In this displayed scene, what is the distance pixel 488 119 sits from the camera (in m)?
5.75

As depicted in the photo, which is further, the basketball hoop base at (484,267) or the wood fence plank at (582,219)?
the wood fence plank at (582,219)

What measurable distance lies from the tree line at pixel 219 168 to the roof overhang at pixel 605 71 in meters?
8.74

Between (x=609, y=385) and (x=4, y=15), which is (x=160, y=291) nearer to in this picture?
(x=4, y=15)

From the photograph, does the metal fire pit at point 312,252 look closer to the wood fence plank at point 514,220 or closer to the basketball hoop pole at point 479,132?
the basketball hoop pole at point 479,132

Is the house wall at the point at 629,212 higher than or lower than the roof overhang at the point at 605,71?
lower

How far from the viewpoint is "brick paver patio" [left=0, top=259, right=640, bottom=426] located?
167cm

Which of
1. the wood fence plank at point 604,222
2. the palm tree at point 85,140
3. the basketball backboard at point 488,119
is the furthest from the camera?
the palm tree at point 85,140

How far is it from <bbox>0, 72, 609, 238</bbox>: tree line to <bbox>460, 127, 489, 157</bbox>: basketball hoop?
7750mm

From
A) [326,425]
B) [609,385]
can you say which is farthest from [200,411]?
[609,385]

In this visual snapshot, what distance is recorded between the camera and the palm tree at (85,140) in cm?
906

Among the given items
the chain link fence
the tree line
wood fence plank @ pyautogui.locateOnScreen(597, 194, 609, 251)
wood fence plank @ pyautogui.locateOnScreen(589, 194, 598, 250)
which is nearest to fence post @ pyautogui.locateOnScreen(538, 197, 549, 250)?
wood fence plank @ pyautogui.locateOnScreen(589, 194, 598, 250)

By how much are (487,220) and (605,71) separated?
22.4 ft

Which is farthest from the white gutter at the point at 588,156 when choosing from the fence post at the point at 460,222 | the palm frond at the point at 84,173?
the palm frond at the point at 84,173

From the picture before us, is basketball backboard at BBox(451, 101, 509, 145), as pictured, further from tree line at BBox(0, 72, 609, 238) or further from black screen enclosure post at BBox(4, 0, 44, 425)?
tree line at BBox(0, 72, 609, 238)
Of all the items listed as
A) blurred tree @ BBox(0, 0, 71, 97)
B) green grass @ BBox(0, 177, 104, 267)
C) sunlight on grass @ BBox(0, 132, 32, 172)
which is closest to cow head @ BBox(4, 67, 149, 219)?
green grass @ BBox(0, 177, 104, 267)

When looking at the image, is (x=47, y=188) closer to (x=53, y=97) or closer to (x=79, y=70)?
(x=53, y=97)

TO BE DONE:
Put every line of the items above into a JSON list of strings, one string per line, and leave out the blank lines.

FINISHED TASK:
[
  "In this displayed scene, what is the distance pixel 488 119 sits from the camera (in m)?",
  "5.75",
  "As depicted in the photo, which is further, the basketball hoop base at (484,267) or the wood fence plank at (582,219)?",
  "the wood fence plank at (582,219)",
  "What measurable distance lies from the tree line at pixel 219 168 to the roof overhang at pixel 605 71 in meters?",
  "8.74",
  "Between (x=609, y=385) and (x=4, y=15), which is (x=160, y=291) nearer to in this picture?",
  "(x=4, y=15)",
  "From the photograph, does the metal fire pit at point 312,252 look closer to the wood fence plank at point 514,220 or closer to the basketball hoop pole at point 479,132?",
  "the basketball hoop pole at point 479,132",
  "Is the house wall at the point at 629,212 higher than or lower than the roof overhang at the point at 605,71?",
  "lower",
  "How far from the viewpoint is \"brick paver patio\" [left=0, top=259, right=640, bottom=426] located?",
  "167cm",
  "Which of",
  "1. the wood fence plank at point 604,222",
  "2. the palm tree at point 85,140",
  "3. the basketball backboard at point 488,119",
  "is the furthest from the camera?",
  "the palm tree at point 85,140",
  "How far is it from <bbox>0, 72, 609, 238</bbox>: tree line to <bbox>460, 127, 489, 157</bbox>: basketball hoop?",
  "7750mm",
  "From",
  "A) [326,425]",
  "B) [609,385]",
  "can you say which is farthest from [200,411]?",
  "[609,385]",
  "In this visual snapshot, what distance is recorded between the camera and the palm tree at (85,140) in cm?",
  "906",
  "Among the given items",
  "the chain link fence",
  "the tree line",
  "wood fence plank @ pyautogui.locateOnScreen(597, 194, 609, 251)",
  "wood fence plank @ pyautogui.locateOnScreen(589, 194, 598, 250)",
  "which is nearest to fence post @ pyautogui.locateOnScreen(538, 197, 549, 250)?",
  "wood fence plank @ pyautogui.locateOnScreen(589, 194, 598, 250)",
  "By how much are (487,220) and (605,71) separated?",
  "22.4 ft",
  "Which is farthest from the white gutter at the point at 588,156 when choosing from the fence post at the point at 460,222 | the palm frond at the point at 84,173?",
  "the palm frond at the point at 84,173",
  "From the picture before us, is basketball backboard at BBox(451, 101, 509, 145), as pictured, further from tree line at BBox(0, 72, 609, 238) or further from black screen enclosure post at BBox(4, 0, 44, 425)?",
  "tree line at BBox(0, 72, 609, 238)",
  "Of all the items listed as",
  "A) blurred tree @ BBox(0, 0, 71, 97)",
  "B) green grass @ BBox(0, 177, 104, 267)",
  "C) sunlight on grass @ BBox(0, 132, 32, 172)",
  "which is closest to cow head @ BBox(4, 67, 149, 219)?",
  "green grass @ BBox(0, 177, 104, 267)",
  "When looking at the image, is (x=47, y=188) closer to (x=53, y=97) or closer to (x=79, y=70)?",
  "(x=53, y=97)"
]